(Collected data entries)
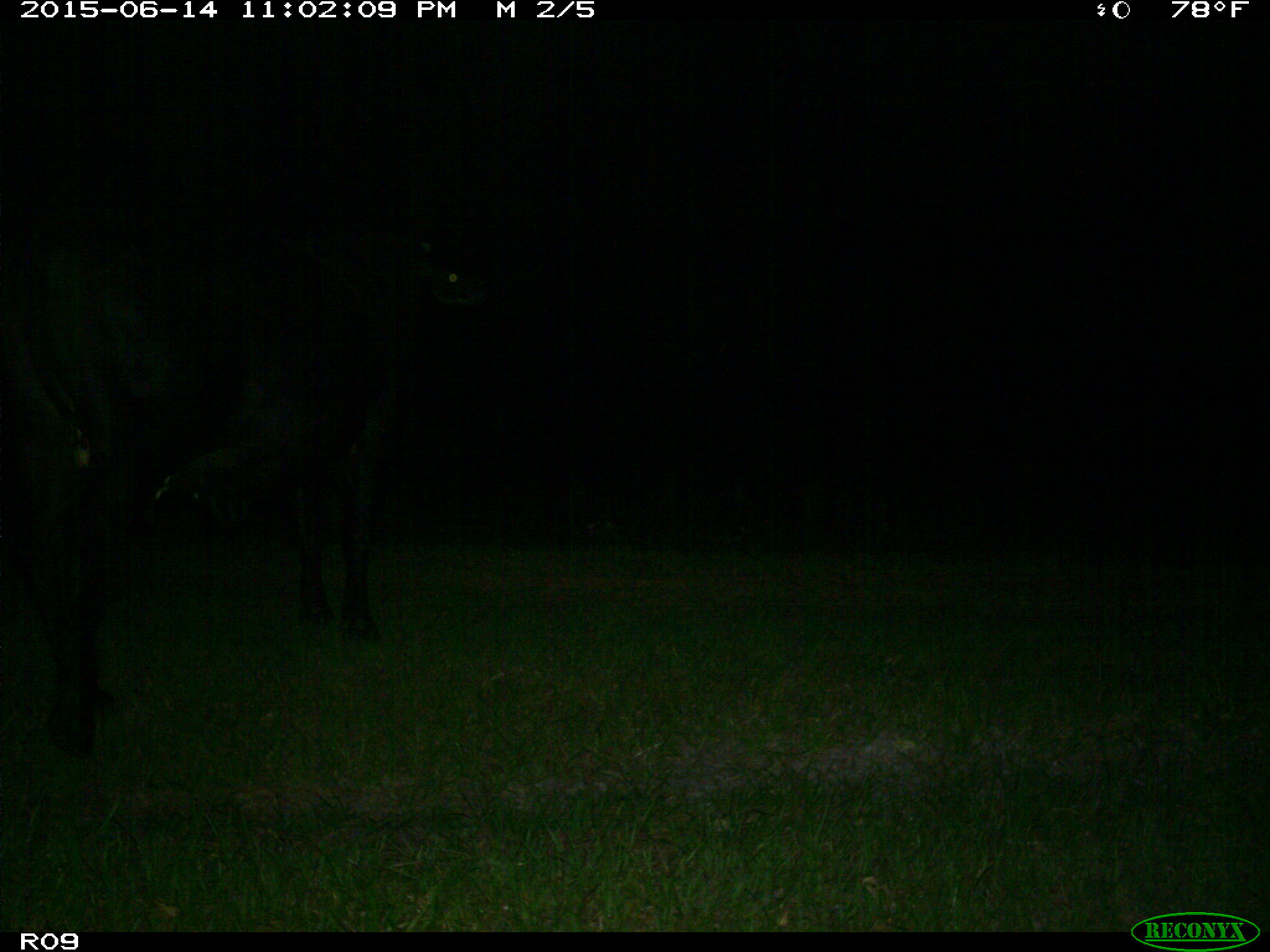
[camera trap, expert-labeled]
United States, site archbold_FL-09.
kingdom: Animalia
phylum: Chordata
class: Mammalia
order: Artiodactyla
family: Bovidae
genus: Bos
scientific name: Bos taurus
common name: domestic cow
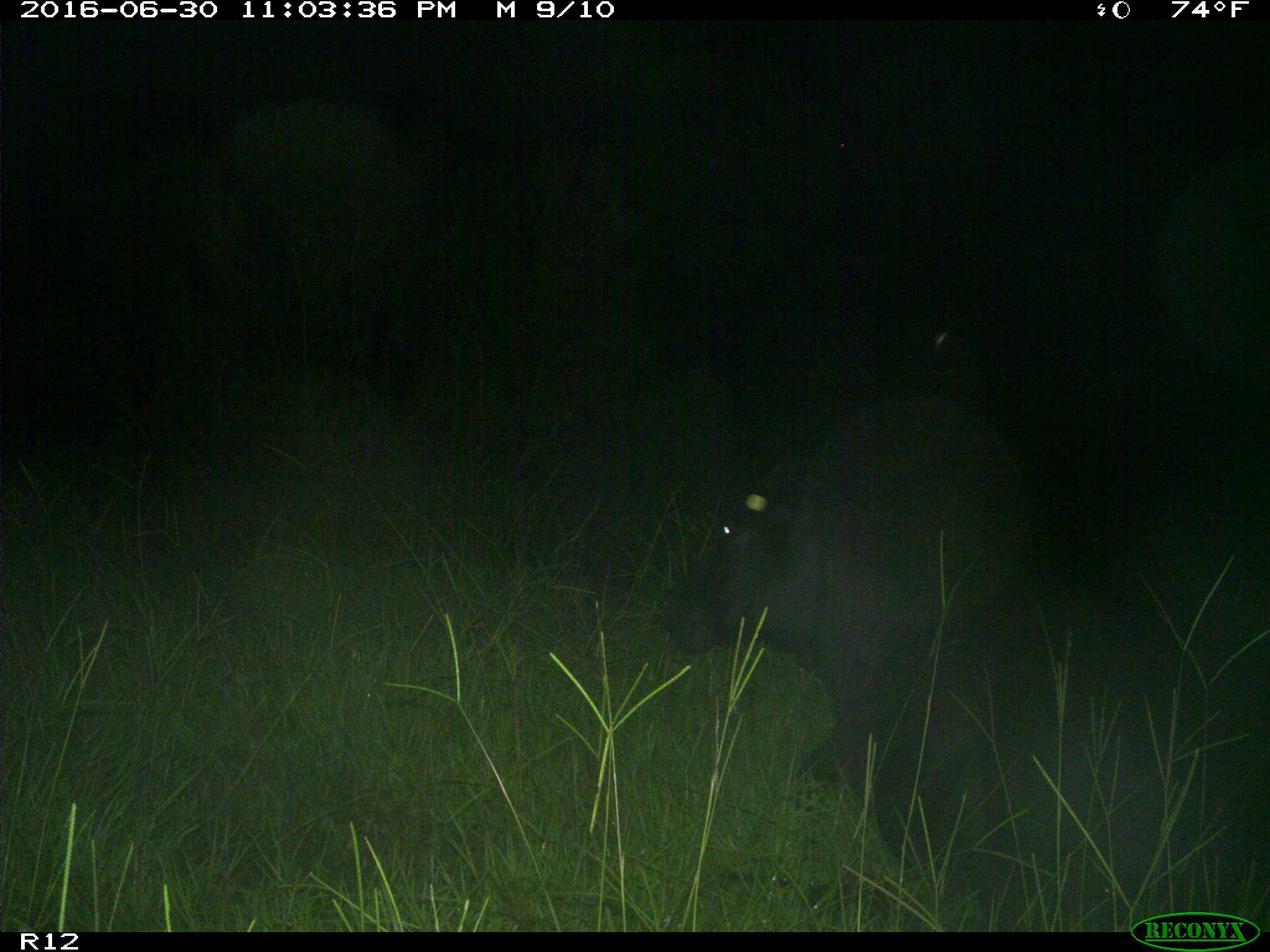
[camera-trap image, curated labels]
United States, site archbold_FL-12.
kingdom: Animalia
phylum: Chordata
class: Mammalia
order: Artiodactyla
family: Bovidae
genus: Bos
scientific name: Bos taurus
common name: domestic cow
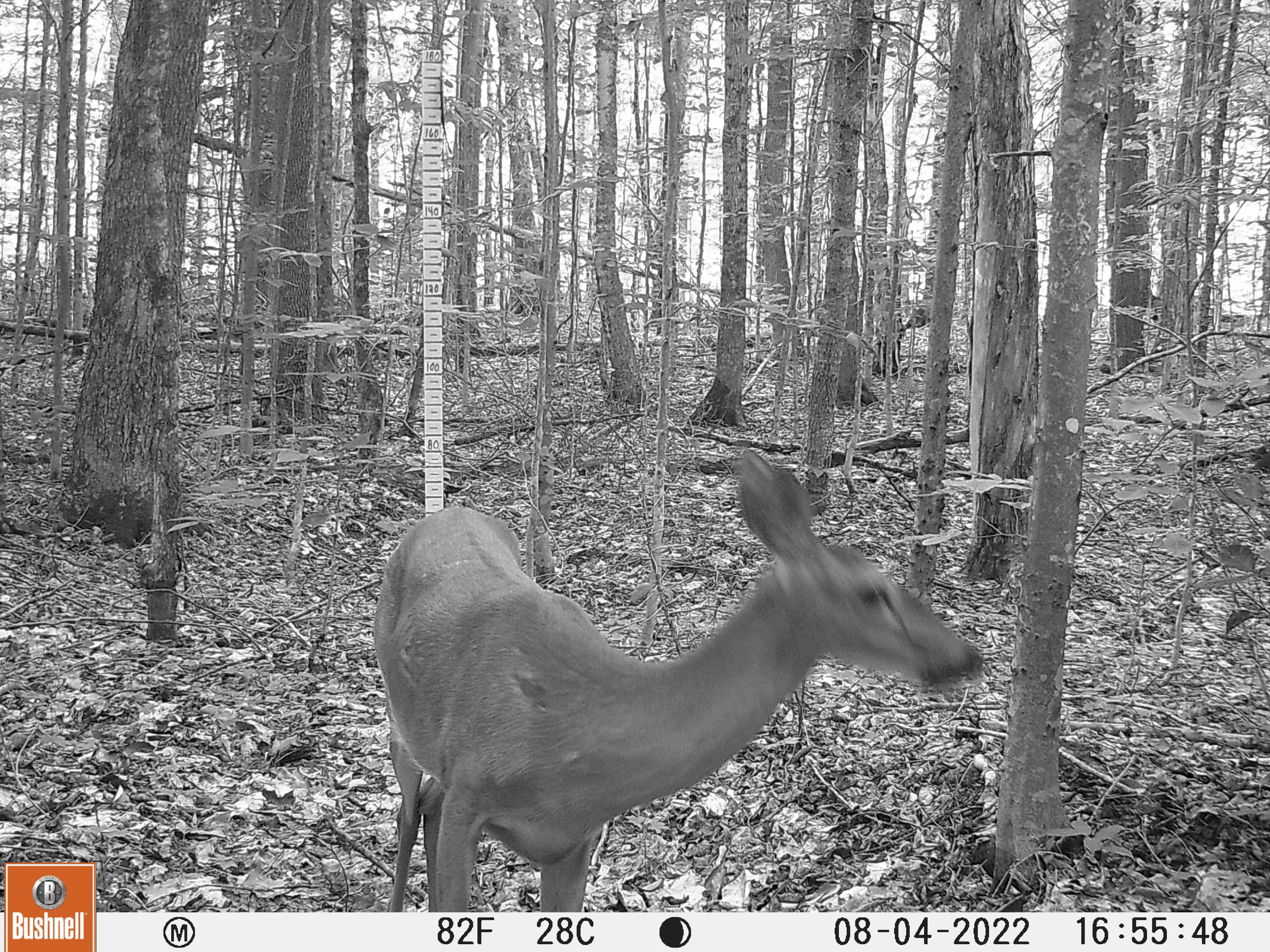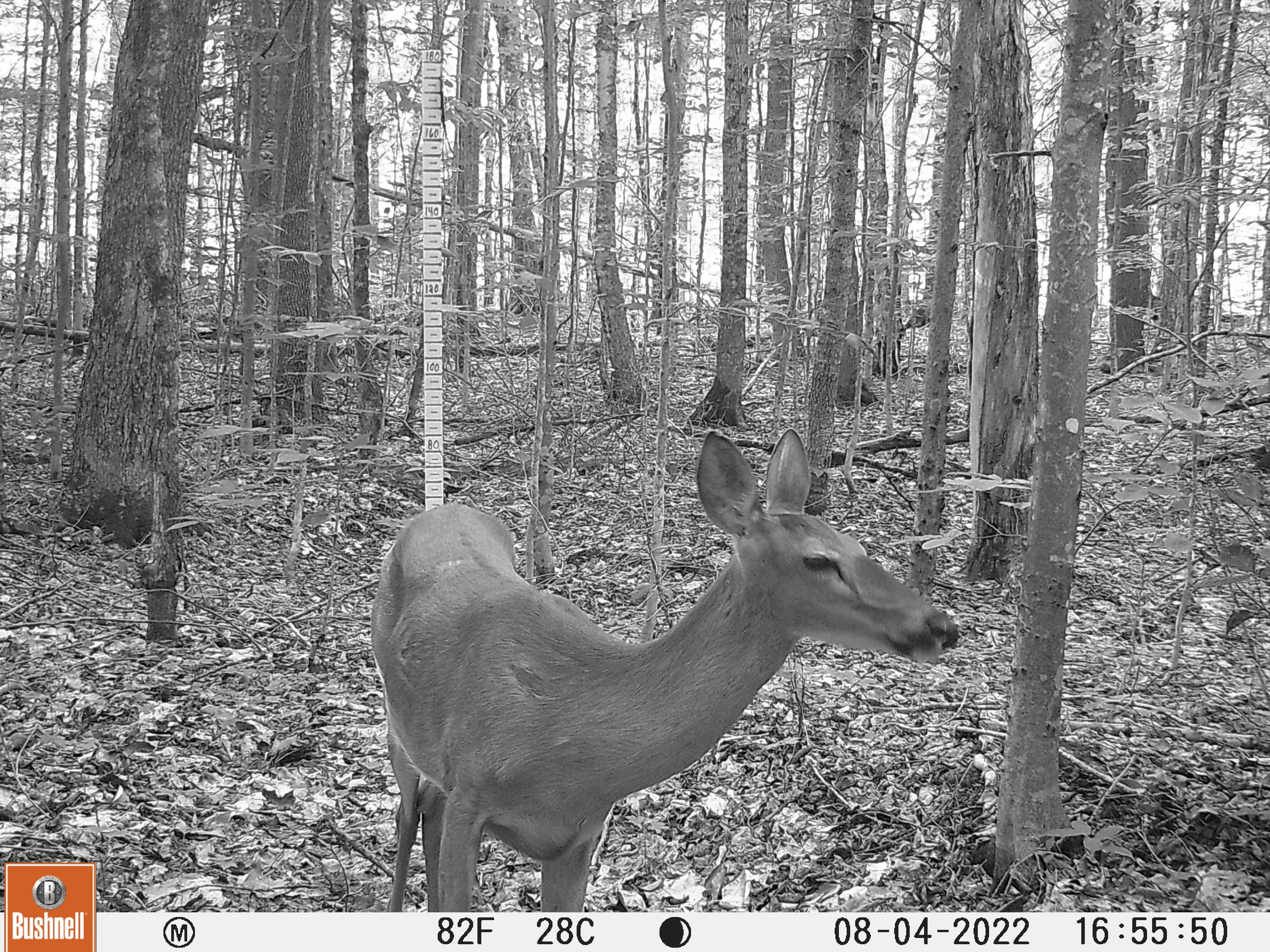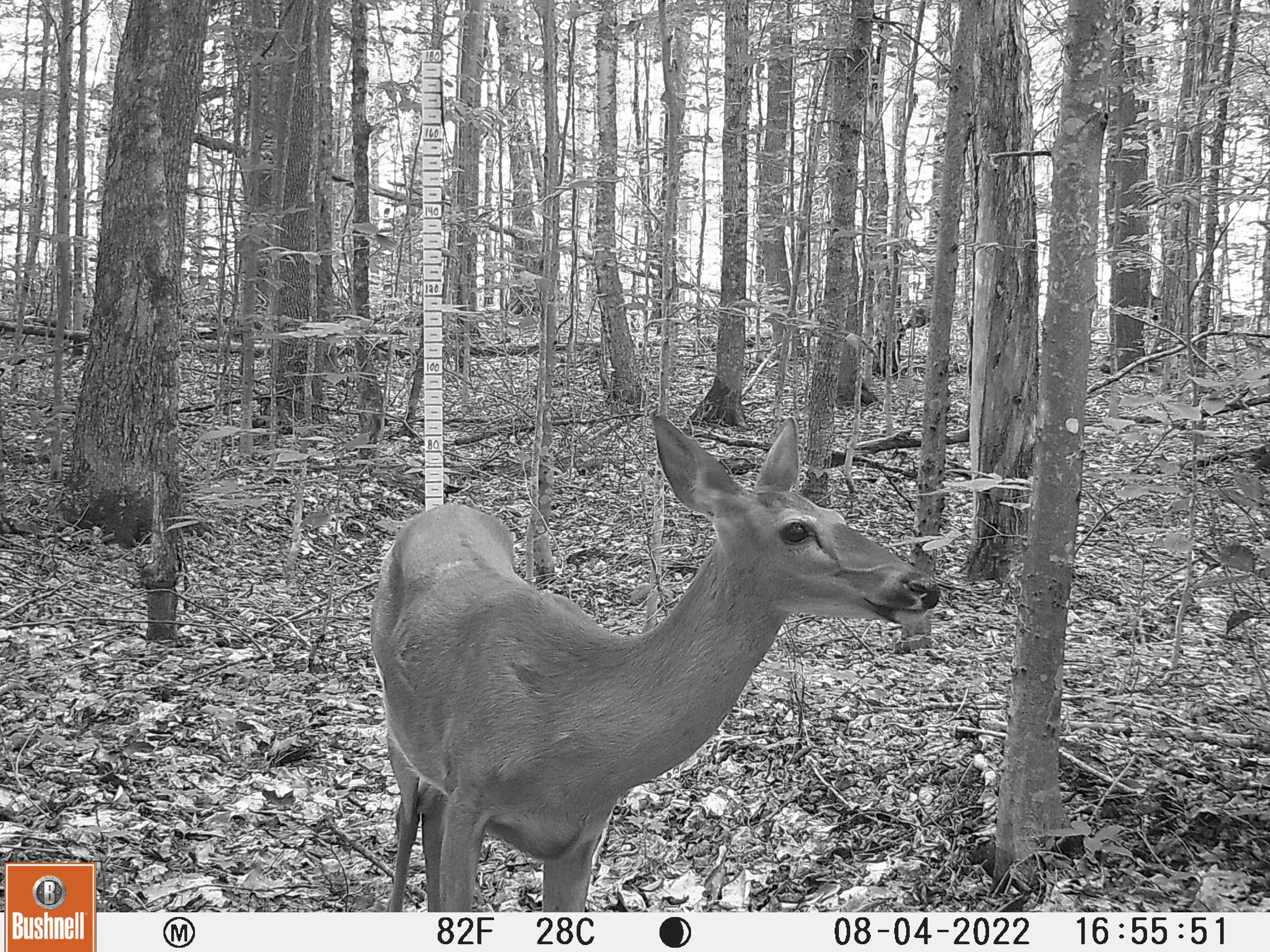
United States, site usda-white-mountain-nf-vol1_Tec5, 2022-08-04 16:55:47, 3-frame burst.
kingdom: Animalia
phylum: Chordata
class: Mammalia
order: Artiodactyla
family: Cervidae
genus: Odocoileus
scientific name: Odocoileus virginianus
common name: white-tailed deer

[WHAT TO WORK ON]
Repeat the data in full and exactly. Omit pictures.

[RESPONSE BELOW]
[camera trap, expert-labeled]
United States, site archbold_FL-09.
kingdom: Animalia
phylum: Chordata
class: Mammalia
order: Artiodactyla
family: Bovidae
genus: Bos
scientific name: Bos taurus
common name: domestic cow
[camera-trap image, curated labels]
United States, site archbold_FL-12.
kingdom: Animalia
phylum: Chordata
class: Mammalia
order: Artiodactyla
family: Bovidae
genus: Bos
scientific name: Bos taurus
common name: domestic cow
United States, site usda-white-mountain-nf-vol1_Tec5, 2022-08-04 16:55:47, 3-frame burst.
kingdom: Animalia
phylum: Chordata
class: Mammalia
order: Artiodactyla
family: Cervidae
genus: Odocoileus
scientific name: Odocoileus virginianus
common name: white-tailed deer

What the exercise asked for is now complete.